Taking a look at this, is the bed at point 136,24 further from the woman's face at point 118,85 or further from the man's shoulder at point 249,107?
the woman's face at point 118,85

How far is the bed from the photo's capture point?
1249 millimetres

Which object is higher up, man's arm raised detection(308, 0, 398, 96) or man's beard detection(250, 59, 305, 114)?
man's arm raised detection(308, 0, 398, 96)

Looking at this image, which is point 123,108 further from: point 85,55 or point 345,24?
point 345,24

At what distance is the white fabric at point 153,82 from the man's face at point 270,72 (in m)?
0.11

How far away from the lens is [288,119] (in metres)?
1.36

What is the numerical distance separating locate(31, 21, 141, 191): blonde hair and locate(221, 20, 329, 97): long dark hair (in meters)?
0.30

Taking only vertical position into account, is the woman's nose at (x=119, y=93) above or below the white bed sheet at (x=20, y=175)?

REQUIRED WORK ▸
Recast every line of the listing above as a numbered list, omitting the blank lines.

WRITTEN SOLUTION ▸
1. Taking a look at this, is the bed at point 136,24 further from the woman's face at point 118,85 or further from the man's shoulder at point 249,107?
2. the woman's face at point 118,85
3. How far is the bed from the photo's capture point?
4. 1249 millimetres
5. Which object is higher up, man's arm raised detection(308, 0, 398, 96) or man's beard detection(250, 59, 305, 114)?
6. man's arm raised detection(308, 0, 398, 96)
7. Looking at this image, which is point 123,108 further from: point 85,55 or point 345,24?
8. point 345,24
9. At what distance is the white fabric at point 153,82 from the man's face at point 270,72 (in m)?
10. 0.11
11. How far away from the lens is [288,119] (in metres)?
12. 1.36
13. What is the numerical distance separating locate(31, 21, 141, 191): blonde hair and locate(221, 20, 329, 97): long dark hair (in meters)?
14. 0.30
15. Taking only vertical position into account, is the woman's nose at (x=119, y=93) above or below the white bed sheet at (x=20, y=175)?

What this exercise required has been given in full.